» **Texto da página**:
>>>>
Mas tem sido um maravilhoso aprendizado. Aprendi que num site você vê imediatamente a resposta do público ao que você está escrevendo, e isso é fascinante (embora eu evite, por questões de tempo, me envolver em longas polêmicas através dos comentários). O Pedro da Cunha e Menezes nunca soube disso, mas o brevíssimo comentário (quatro palavras) que ele escreveu sobre “Os ursos de R?c?d?u” foi muito especial para mim, e decisivo para que eu me decidisse a dar esse passo que eu tinha vontade mas ainda um pouco de medo de dar. Depois disso, os comentários me surpreenderam um monte de vezes, quase sempre para bem, descobrindo preocupações e sensibilidades onde eu não imaginava que existissem. Nessa hora um conservacionista descobre uma das coisas mais gratificantes que existe: que não estamos sozinhos. Que há muitos como nós, que se importam com o que nós importamos, que amam o que nós amamos. E isso é a nossa força, uma força admirável num mundo de tantas forças tão pouco admiráveis. A força para fazer um mundo melhor, para todos os seres vivos desse pequeno e combalido planeta. Como cantou John Lennon, “Você pode dizer que eu sou um sonhador / mas eu não sou o único / um dia você vai se juntar a nós / e o mundo será como um só.” Em um site, mais que em qualquer outro veículo, você descobre os outros sonhadores.
Aprendi muito com meus colegas colunistas também, e uma coisa que aprendi com eles, começando pelo próprio Marcos Sá Corrêa, é que – por mais grave que seja nossa situação – conservação da natureza não precisa ser um assunto chato. Nós estamos nisso em grande parte porque amamos a natureza, porque gostar de bichos e plantas é parte (sufocada ou não) da própria natureza de cada um de nós. Além disso, compreender os processos naturais à nossa volta – seja os processos ecológicos, seja os evolutivos que deram origem a tudo isso – é um dos maiores prazeres intelectuais que uma pessoa pode ter. Acredito que a divulgação científica, seja sobre conservação, biologia da conservação ou o que quer que seja, só tem a ganhar ao valorizar a curiosidade, o encantamento da descoberta. O rigor da denúncia não precisa sufocar o deleite do entretenimento; conservação não se faz só com a razão, mas também com a emoção.
Muito ainda há a aprender, e muito ainda há a se fazer. A luta pela conservação só se intensifica, como uma escalada de forças. As agressões à natureza são muito antigas na história humana, mas nunca antes na história deste país, e desse planeta, foram tantas e tão poderosas como agora. Por outro lado, nunca antes se fez tanto pela natureza como hoje, e nunca antes houve tantas pessoas com o grau de consciência ambiental que vemos hoje. O Eco tem tido uma parte muito importante nesse último esforço, e eu sinto um imenso orgulho de ter sido uma pequena parte disso. Longa vida ao O Eco, às pessoas especiais que o tem feito, e aos ideais que ele representa.
<<<<
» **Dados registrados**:
>>>>
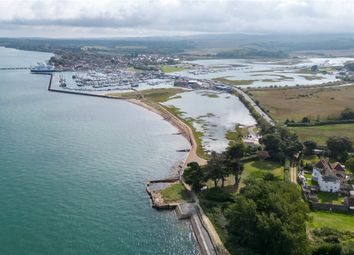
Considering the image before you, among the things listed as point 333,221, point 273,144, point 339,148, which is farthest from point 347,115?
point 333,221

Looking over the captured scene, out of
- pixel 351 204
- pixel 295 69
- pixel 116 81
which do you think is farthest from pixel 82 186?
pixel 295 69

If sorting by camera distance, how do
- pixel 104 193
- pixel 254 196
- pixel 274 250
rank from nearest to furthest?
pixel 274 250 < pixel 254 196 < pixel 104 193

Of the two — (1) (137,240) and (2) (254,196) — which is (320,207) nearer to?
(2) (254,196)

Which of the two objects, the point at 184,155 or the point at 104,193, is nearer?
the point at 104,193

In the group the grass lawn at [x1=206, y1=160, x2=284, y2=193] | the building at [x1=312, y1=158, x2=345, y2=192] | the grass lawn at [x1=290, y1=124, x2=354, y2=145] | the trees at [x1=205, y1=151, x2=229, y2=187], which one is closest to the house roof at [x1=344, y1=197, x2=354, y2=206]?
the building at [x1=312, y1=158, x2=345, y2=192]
<<<<
>>>>
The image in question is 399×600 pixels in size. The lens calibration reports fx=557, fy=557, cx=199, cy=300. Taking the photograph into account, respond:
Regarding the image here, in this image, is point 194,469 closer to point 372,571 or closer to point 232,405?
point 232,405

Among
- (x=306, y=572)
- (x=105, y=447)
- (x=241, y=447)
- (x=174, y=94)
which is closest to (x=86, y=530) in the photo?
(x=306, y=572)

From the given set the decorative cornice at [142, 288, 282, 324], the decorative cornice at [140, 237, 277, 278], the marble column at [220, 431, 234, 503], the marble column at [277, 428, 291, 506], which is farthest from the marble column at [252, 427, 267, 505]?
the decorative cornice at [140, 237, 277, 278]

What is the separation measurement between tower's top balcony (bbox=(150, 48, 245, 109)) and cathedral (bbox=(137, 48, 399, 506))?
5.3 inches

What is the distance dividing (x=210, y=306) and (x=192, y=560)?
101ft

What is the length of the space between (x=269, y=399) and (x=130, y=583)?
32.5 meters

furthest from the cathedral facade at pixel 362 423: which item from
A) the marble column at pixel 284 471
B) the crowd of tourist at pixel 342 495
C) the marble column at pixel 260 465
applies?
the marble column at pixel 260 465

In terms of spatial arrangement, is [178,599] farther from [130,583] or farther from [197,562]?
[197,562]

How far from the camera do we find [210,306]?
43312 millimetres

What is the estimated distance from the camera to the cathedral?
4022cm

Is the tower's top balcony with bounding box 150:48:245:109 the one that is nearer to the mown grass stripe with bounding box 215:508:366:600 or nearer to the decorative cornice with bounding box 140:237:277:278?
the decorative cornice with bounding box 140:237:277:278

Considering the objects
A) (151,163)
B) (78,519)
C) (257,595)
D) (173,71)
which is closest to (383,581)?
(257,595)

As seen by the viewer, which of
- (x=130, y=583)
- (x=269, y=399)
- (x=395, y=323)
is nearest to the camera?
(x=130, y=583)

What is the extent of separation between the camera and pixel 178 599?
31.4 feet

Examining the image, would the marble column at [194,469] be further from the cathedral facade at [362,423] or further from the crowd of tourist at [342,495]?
<<<<
>>>>
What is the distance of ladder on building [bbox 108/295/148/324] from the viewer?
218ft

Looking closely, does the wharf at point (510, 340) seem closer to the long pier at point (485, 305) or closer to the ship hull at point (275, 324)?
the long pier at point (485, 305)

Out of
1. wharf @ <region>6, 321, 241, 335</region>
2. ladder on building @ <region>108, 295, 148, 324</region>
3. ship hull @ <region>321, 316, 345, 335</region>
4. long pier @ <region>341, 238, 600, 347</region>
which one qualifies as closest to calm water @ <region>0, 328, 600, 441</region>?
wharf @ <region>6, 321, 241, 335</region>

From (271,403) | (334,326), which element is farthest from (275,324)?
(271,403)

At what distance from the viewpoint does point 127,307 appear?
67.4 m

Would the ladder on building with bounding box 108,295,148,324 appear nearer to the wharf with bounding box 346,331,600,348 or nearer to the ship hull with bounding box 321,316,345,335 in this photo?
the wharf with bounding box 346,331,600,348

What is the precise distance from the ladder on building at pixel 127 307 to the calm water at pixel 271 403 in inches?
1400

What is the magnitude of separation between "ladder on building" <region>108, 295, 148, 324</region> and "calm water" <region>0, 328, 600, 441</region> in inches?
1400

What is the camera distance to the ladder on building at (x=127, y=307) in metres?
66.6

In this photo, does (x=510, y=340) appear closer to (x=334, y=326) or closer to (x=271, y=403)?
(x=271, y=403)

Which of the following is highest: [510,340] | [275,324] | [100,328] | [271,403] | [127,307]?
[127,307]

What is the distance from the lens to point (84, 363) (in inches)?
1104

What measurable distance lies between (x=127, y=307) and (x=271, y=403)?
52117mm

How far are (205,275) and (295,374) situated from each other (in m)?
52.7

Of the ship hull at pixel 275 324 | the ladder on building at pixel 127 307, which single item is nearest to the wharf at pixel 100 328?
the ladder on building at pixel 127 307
<<<<
» **Lista de tarefas**:
• a. No texto da página, quantas palavras tinha o comentário que Pedro da Cunha e Menezes escreveu?
• b. Devolva o trecho do texto da página que vai de "Muito ainda há a aprender, e" até "que ele representa.", incluindo esse final, sem mudar nada.

» **Respostas do exercício**:
• a. Quatro palavras.

• b.
Muito ainda há a aprender, e muito ainda há a se fazer. A luta pela conservação só se intensifica, como uma escalada de forças. As agressões à natureza são muito antigas na história humana, mas nunca antes na história deste país, e desse planeta, foram tantas e tão poderosas como agora. Por outro lado, nunca antes se fez tanto pela natureza como hoje, e nunca antes houve tantas pessoas com o grau de consciência ambiental que vemos hoje. O Eco tem tido uma parte muito importante nesse último esforço, e eu sinto um imenso orgulho de ter sido uma pequena parte disso. Longa vida ao O Eco, às pessoas especiais que o tem feito, e aos ideais que ele representa.